Define the 1-width of a 0-1 matrix A to be the minimum number of columns that can be selected from A such that all the row sums of the resulting submatrix of A are at least 1. If \(A_ n\) is the incidence matrix of a Steiner triple system on n points, it can be checked that for \(n\leq 15\) the 1-width of \(A_ n\) is less than 2(n-1)/3. In order to disprove this possible upper bound, D. R. Fulkerson, G. L. Nemhauser and L. E. Trotter jun. [Two computationally difficult set covering problems that arise in computing the 1-width of incidence matrices of Steiner triple systems, Math. Program. Study 2, 72-81 (1974; Zbl 0353.90060)] constructed matrices of Steiner triple systems of orders 27 and 45, \(A_{27}\) and \(A_{45}\), respectively. They showed that \(A_{27}\) could not be covered in 17 columns and thus the upper bound of 2(n-1)/3 was not correct. However they could not compute the 1-width of the matrix \(A_{45}\) as it was too large for their integer programming techniques. Several years later it was proven that the 1-width of \(A_{45}\) equals 30. In this paper the author also finds that the 1-width of \(A_{45}\) is 30 by giving a computer algorithm which takes into account more of the structure of the matrix \(A_{45}.\)
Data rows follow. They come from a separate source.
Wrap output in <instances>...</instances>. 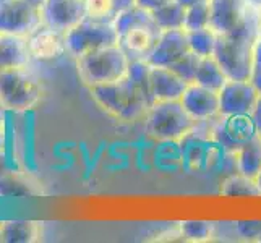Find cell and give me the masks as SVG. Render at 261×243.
Instances as JSON below:
<instances>
[{
    "mask_svg": "<svg viewBox=\"0 0 261 243\" xmlns=\"http://www.w3.org/2000/svg\"><path fill=\"white\" fill-rule=\"evenodd\" d=\"M259 33L258 10L255 7H250L244 21L236 30L218 34L213 57L226 71L227 78L250 79L251 62Z\"/></svg>",
    "mask_w": 261,
    "mask_h": 243,
    "instance_id": "obj_1",
    "label": "cell"
},
{
    "mask_svg": "<svg viewBox=\"0 0 261 243\" xmlns=\"http://www.w3.org/2000/svg\"><path fill=\"white\" fill-rule=\"evenodd\" d=\"M88 89L94 102L104 112L122 122H137L145 119L151 105L128 76H123L112 83L91 86Z\"/></svg>",
    "mask_w": 261,
    "mask_h": 243,
    "instance_id": "obj_2",
    "label": "cell"
},
{
    "mask_svg": "<svg viewBox=\"0 0 261 243\" xmlns=\"http://www.w3.org/2000/svg\"><path fill=\"white\" fill-rule=\"evenodd\" d=\"M143 120L146 133L161 143L182 141L196 127V122L188 115L180 101L152 102Z\"/></svg>",
    "mask_w": 261,
    "mask_h": 243,
    "instance_id": "obj_3",
    "label": "cell"
},
{
    "mask_svg": "<svg viewBox=\"0 0 261 243\" xmlns=\"http://www.w3.org/2000/svg\"><path fill=\"white\" fill-rule=\"evenodd\" d=\"M41 97L42 86L30 65L0 68V105L4 111H31L39 104Z\"/></svg>",
    "mask_w": 261,
    "mask_h": 243,
    "instance_id": "obj_4",
    "label": "cell"
},
{
    "mask_svg": "<svg viewBox=\"0 0 261 243\" xmlns=\"http://www.w3.org/2000/svg\"><path fill=\"white\" fill-rule=\"evenodd\" d=\"M128 65L130 57L119 44L88 52L76 59L80 79L88 88L112 83V81L127 76Z\"/></svg>",
    "mask_w": 261,
    "mask_h": 243,
    "instance_id": "obj_5",
    "label": "cell"
},
{
    "mask_svg": "<svg viewBox=\"0 0 261 243\" xmlns=\"http://www.w3.org/2000/svg\"><path fill=\"white\" fill-rule=\"evenodd\" d=\"M119 44V33L112 21L93 20L85 16L78 24L65 33L67 53L71 57H82L88 52Z\"/></svg>",
    "mask_w": 261,
    "mask_h": 243,
    "instance_id": "obj_6",
    "label": "cell"
},
{
    "mask_svg": "<svg viewBox=\"0 0 261 243\" xmlns=\"http://www.w3.org/2000/svg\"><path fill=\"white\" fill-rule=\"evenodd\" d=\"M211 137L227 154L233 156L245 143L258 137V130L251 114L219 115L213 122Z\"/></svg>",
    "mask_w": 261,
    "mask_h": 243,
    "instance_id": "obj_7",
    "label": "cell"
},
{
    "mask_svg": "<svg viewBox=\"0 0 261 243\" xmlns=\"http://www.w3.org/2000/svg\"><path fill=\"white\" fill-rule=\"evenodd\" d=\"M42 24L41 5L30 0H0V31L28 36Z\"/></svg>",
    "mask_w": 261,
    "mask_h": 243,
    "instance_id": "obj_8",
    "label": "cell"
},
{
    "mask_svg": "<svg viewBox=\"0 0 261 243\" xmlns=\"http://www.w3.org/2000/svg\"><path fill=\"white\" fill-rule=\"evenodd\" d=\"M218 94L219 115H242L253 112L261 93L250 79L229 78Z\"/></svg>",
    "mask_w": 261,
    "mask_h": 243,
    "instance_id": "obj_9",
    "label": "cell"
},
{
    "mask_svg": "<svg viewBox=\"0 0 261 243\" xmlns=\"http://www.w3.org/2000/svg\"><path fill=\"white\" fill-rule=\"evenodd\" d=\"M42 24L67 33L86 16L83 0H42Z\"/></svg>",
    "mask_w": 261,
    "mask_h": 243,
    "instance_id": "obj_10",
    "label": "cell"
},
{
    "mask_svg": "<svg viewBox=\"0 0 261 243\" xmlns=\"http://www.w3.org/2000/svg\"><path fill=\"white\" fill-rule=\"evenodd\" d=\"M180 102L196 123H206L219 117V94L204 86L190 83Z\"/></svg>",
    "mask_w": 261,
    "mask_h": 243,
    "instance_id": "obj_11",
    "label": "cell"
},
{
    "mask_svg": "<svg viewBox=\"0 0 261 243\" xmlns=\"http://www.w3.org/2000/svg\"><path fill=\"white\" fill-rule=\"evenodd\" d=\"M190 52L185 30L161 31L154 49L148 56V62L152 67H172L184 56Z\"/></svg>",
    "mask_w": 261,
    "mask_h": 243,
    "instance_id": "obj_12",
    "label": "cell"
},
{
    "mask_svg": "<svg viewBox=\"0 0 261 243\" xmlns=\"http://www.w3.org/2000/svg\"><path fill=\"white\" fill-rule=\"evenodd\" d=\"M250 7L247 0H210V28L216 34L236 30Z\"/></svg>",
    "mask_w": 261,
    "mask_h": 243,
    "instance_id": "obj_13",
    "label": "cell"
},
{
    "mask_svg": "<svg viewBox=\"0 0 261 243\" xmlns=\"http://www.w3.org/2000/svg\"><path fill=\"white\" fill-rule=\"evenodd\" d=\"M28 47L31 57L36 60L59 59L67 52L65 33H60L47 24H41L38 30L28 36Z\"/></svg>",
    "mask_w": 261,
    "mask_h": 243,
    "instance_id": "obj_14",
    "label": "cell"
},
{
    "mask_svg": "<svg viewBox=\"0 0 261 243\" xmlns=\"http://www.w3.org/2000/svg\"><path fill=\"white\" fill-rule=\"evenodd\" d=\"M161 30L156 24H145L138 28L128 30L120 34L119 46L125 50V53L132 59H148L151 50L154 49Z\"/></svg>",
    "mask_w": 261,
    "mask_h": 243,
    "instance_id": "obj_15",
    "label": "cell"
},
{
    "mask_svg": "<svg viewBox=\"0 0 261 243\" xmlns=\"http://www.w3.org/2000/svg\"><path fill=\"white\" fill-rule=\"evenodd\" d=\"M185 79L174 73L166 67H152L151 68V96L152 102L158 101H180L187 86Z\"/></svg>",
    "mask_w": 261,
    "mask_h": 243,
    "instance_id": "obj_16",
    "label": "cell"
},
{
    "mask_svg": "<svg viewBox=\"0 0 261 243\" xmlns=\"http://www.w3.org/2000/svg\"><path fill=\"white\" fill-rule=\"evenodd\" d=\"M26 36H16L0 31V68L26 67L31 62Z\"/></svg>",
    "mask_w": 261,
    "mask_h": 243,
    "instance_id": "obj_17",
    "label": "cell"
},
{
    "mask_svg": "<svg viewBox=\"0 0 261 243\" xmlns=\"http://www.w3.org/2000/svg\"><path fill=\"white\" fill-rule=\"evenodd\" d=\"M233 162H236V170L239 174L256 178L258 172L261 170V138L256 137L245 143L233 154Z\"/></svg>",
    "mask_w": 261,
    "mask_h": 243,
    "instance_id": "obj_18",
    "label": "cell"
},
{
    "mask_svg": "<svg viewBox=\"0 0 261 243\" xmlns=\"http://www.w3.org/2000/svg\"><path fill=\"white\" fill-rule=\"evenodd\" d=\"M41 237V226L34 221H4L2 241L5 243H33Z\"/></svg>",
    "mask_w": 261,
    "mask_h": 243,
    "instance_id": "obj_19",
    "label": "cell"
},
{
    "mask_svg": "<svg viewBox=\"0 0 261 243\" xmlns=\"http://www.w3.org/2000/svg\"><path fill=\"white\" fill-rule=\"evenodd\" d=\"M227 79L229 78L226 75V71L218 64V60L211 56V57H204L200 60V67L196 70L193 83L213 89V91H219Z\"/></svg>",
    "mask_w": 261,
    "mask_h": 243,
    "instance_id": "obj_20",
    "label": "cell"
},
{
    "mask_svg": "<svg viewBox=\"0 0 261 243\" xmlns=\"http://www.w3.org/2000/svg\"><path fill=\"white\" fill-rule=\"evenodd\" d=\"M221 195L227 198H253L259 196L255 178L242 175L236 170V174L229 175L221 185Z\"/></svg>",
    "mask_w": 261,
    "mask_h": 243,
    "instance_id": "obj_21",
    "label": "cell"
},
{
    "mask_svg": "<svg viewBox=\"0 0 261 243\" xmlns=\"http://www.w3.org/2000/svg\"><path fill=\"white\" fill-rule=\"evenodd\" d=\"M152 20L161 31L167 30H184L185 8L180 7L175 0H170L166 5L152 12Z\"/></svg>",
    "mask_w": 261,
    "mask_h": 243,
    "instance_id": "obj_22",
    "label": "cell"
},
{
    "mask_svg": "<svg viewBox=\"0 0 261 243\" xmlns=\"http://www.w3.org/2000/svg\"><path fill=\"white\" fill-rule=\"evenodd\" d=\"M114 28L120 34L127 33L128 30L138 28V26H145V24H156L154 20H152V13L141 8L138 5H135L133 8H128V10L117 13L114 18Z\"/></svg>",
    "mask_w": 261,
    "mask_h": 243,
    "instance_id": "obj_23",
    "label": "cell"
},
{
    "mask_svg": "<svg viewBox=\"0 0 261 243\" xmlns=\"http://www.w3.org/2000/svg\"><path fill=\"white\" fill-rule=\"evenodd\" d=\"M151 68L152 65L145 59H132L127 76L130 81L138 88V91L146 97V101L152 104L151 96Z\"/></svg>",
    "mask_w": 261,
    "mask_h": 243,
    "instance_id": "obj_24",
    "label": "cell"
},
{
    "mask_svg": "<svg viewBox=\"0 0 261 243\" xmlns=\"http://www.w3.org/2000/svg\"><path fill=\"white\" fill-rule=\"evenodd\" d=\"M187 39H188V47L198 57H211L216 49V41H218V34H216L210 26L208 28H200V30H192L187 31Z\"/></svg>",
    "mask_w": 261,
    "mask_h": 243,
    "instance_id": "obj_25",
    "label": "cell"
},
{
    "mask_svg": "<svg viewBox=\"0 0 261 243\" xmlns=\"http://www.w3.org/2000/svg\"><path fill=\"white\" fill-rule=\"evenodd\" d=\"M180 238L187 241H208L216 235V224L210 221H184L178 224Z\"/></svg>",
    "mask_w": 261,
    "mask_h": 243,
    "instance_id": "obj_26",
    "label": "cell"
},
{
    "mask_svg": "<svg viewBox=\"0 0 261 243\" xmlns=\"http://www.w3.org/2000/svg\"><path fill=\"white\" fill-rule=\"evenodd\" d=\"M34 190L30 183L23 180L18 172H4L0 174V196L7 198H24L33 195Z\"/></svg>",
    "mask_w": 261,
    "mask_h": 243,
    "instance_id": "obj_27",
    "label": "cell"
},
{
    "mask_svg": "<svg viewBox=\"0 0 261 243\" xmlns=\"http://www.w3.org/2000/svg\"><path fill=\"white\" fill-rule=\"evenodd\" d=\"M210 26V0L196 4L185 10V21H184V30L192 31V30H200V28H208Z\"/></svg>",
    "mask_w": 261,
    "mask_h": 243,
    "instance_id": "obj_28",
    "label": "cell"
},
{
    "mask_svg": "<svg viewBox=\"0 0 261 243\" xmlns=\"http://www.w3.org/2000/svg\"><path fill=\"white\" fill-rule=\"evenodd\" d=\"M85 2V13L93 20L102 21H114L117 15L114 0H83Z\"/></svg>",
    "mask_w": 261,
    "mask_h": 243,
    "instance_id": "obj_29",
    "label": "cell"
},
{
    "mask_svg": "<svg viewBox=\"0 0 261 243\" xmlns=\"http://www.w3.org/2000/svg\"><path fill=\"white\" fill-rule=\"evenodd\" d=\"M200 60H201V57H198L196 53H193L190 50L187 56H184L182 59H180L178 62H175V64L169 68L172 70L174 73H177L182 79H185L187 83H193L196 70H198V67H200Z\"/></svg>",
    "mask_w": 261,
    "mask_h": 243,
    "instance_id": "obj_30",
    "label": "cell"
},
{
    "mask_svg": "<svg viewBox=\"0 0 261 243\" xmlns=\"http://www.w3.org/2000/svg\"><path fill=\"white\" fill-rule=\"evenodd\" d=\"M233 230L237 235L251 240V241H261V221H239L233 222Z\"/></svg>",
    "mask_w": 261,
    "mask_h": 243,
    "instance_id": "obj_31",
    "label": "cell"
},
{
    "mask_svg": "<svg viewBox=\"0 0 261 243\" xmlns=\"http://www.w3.org/2000/svg\"><path fill=\"white\" fill-rule=\"evenodd\" d=\"M250 81L256 86V89L261 93V33L256 41L255 52H253V62H251V73Z\"/></svg>",
    "mask_w": 261,
    "mask_h": 243,
    "instance_id": "obj_32",
    "label": "cell"
},
{
    "mask_svg": "<svg viewBox=\"0 0 261 243\" xmlns=\"http://www.w3.org/2000/svg\"><path fill=\"white\" fill-rule=\"evenodd\" d=\"M167 2H170V0H137V5L152 13L154 10H158L159 7L166 5Z\"/></svg>",
    "mask_w": 261,
    "mask_h": 243,
    "instance_id": "obj_33",
    "label": "cell"
},
{
    "mask_svg": "<svg viewBox=\"0 0 261 243\" xmlns=\"http://www.w3.org/2000/svg\"><path fill=\"white\" fill-rule=\"evenodd\" d=\"M251 117H253L255 125H256V130H258V137L261 138V94L258 97V102L255 105L253 112H251Z\"/></svg>",
    "mask_w": 261,
    "mask_h": 243,
    "instance_id": "obj_34",
    "label": "cell"
},
{
    "mask_svg": "<svg viewBox=\"0 0 261 243\" xmlns=\"http://www.w3.org/2000/svg\"><path fill=\"white\" fill-rule=\"evenodd\" d=\"M114 5H115V12L120 13L128 10V8H133L137 5V0H114Z\"/></svg>",
    "mask_w": 261,
    "mask_h": 243,
    "instance_id": "obj_35",
    "label": "cell"
},
{
    "mask_svg": "<svg viewBox=\"0 0 261 243\" xmlns=\"http://www.w3.org/2000/svg\"><path fill=\"white\" fill-rule=\"evenodd\" d=\"M175 2L187 10V8H190V7H193L196 4H200V2H204V0H175Z\"/></svg>",
    "mask_w": 261,
    "mask_h": 243,
    "instance_id": "obj_36",
    "label": "cell"
},
{
    "mask_svg": "<svg viewBox=\"0 0 261 243\" xmlns=\"http://www.w3.org/2000/svg\"><path fill=\"white\" fill-rule=\"evenodd\" d=\"M255 182H256V186H258V192H259V196H261V170L258 172L256 178H255Z\"/></svg>",
    "mask_w": 261,
    "mask_h": 243,
    "instance_id": "obj_37",
    "label": "cell"
},
{
    "mask_svg": "<svg viewBox=\"0 0 261 243\" xmlns=\"http://www.w3.org/2000/svg\"><path fill=\"white\" fill-rule=\"evenodd\" d=\"M247 4H250L251 7H255V8H258V7L261 5V0H247Z\"/></svg>",
    "mask_w": 261,
    "mask_h": 243,
    "instance_id": "obj_38",
    "label": "cell"
},
{
    "mask_svg": "<svg viewBox=\"0 0 261 243\" xmlns=\"http://www.w3.org/2000/svg\"><path fill=\"white\" fill-rule=\"evenodd\" d=\"M256 10H258V21H259V31H261V5L256 8Z\"/></svg>",
    "mask_w": 261,
    "mask_h": 243,
    "instance_id": "obj_39",
    "label": "cell"
},
{
    "mask_svg": "<svg viewBox=\"0 0 261 243\" xmlns=\"http://www.w3.org/2000/svg\"><path fill=\"white\" fill-rule=\"evenodd\" d=\"M2 222L4 221H0V241H2Z\"/></svg>",
    "mask_w": 261,
    "mask_h": 243,
    "instance_id": "obj_40",
    "label": "cell"
},
{
    "mask_svg": "<svg viewBox=\"0 0 261 243\" xmlns=\"http://www.w3.org/2000/svg\"><path fill=\"white\" fill-rule=\"evenodd\" d=\"M30 2H34V4H38V5H41V4H42V0H30Z\"/></svg>",
    "mask_w": 261,
    "mask_h": 243,
    "instance_id": "obj_41",
    "label": "cell"
}]
</instances>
The author then proceeds to use the matrix \(A_{45}\) to construct a matrix \(A_{135}\) (the incidence matrix of an STS(135)) which has no cover of 90 columns. Thus the upper bound for the 1-width of a Steiner triple system on n points must be strictly greater than 2n/3.
Finally this paper discusses the so called “chess queen graph” which has \(n^ 2\) vertices and two vertices are adjacent if the corresponding cells on an n by n chessboard can reach each other via a single move of a queen. The paper lists solutions for \(n\leq 12\). The paper concludes with a listing of the computer code for the 1-width problem and the chess queen graph problem.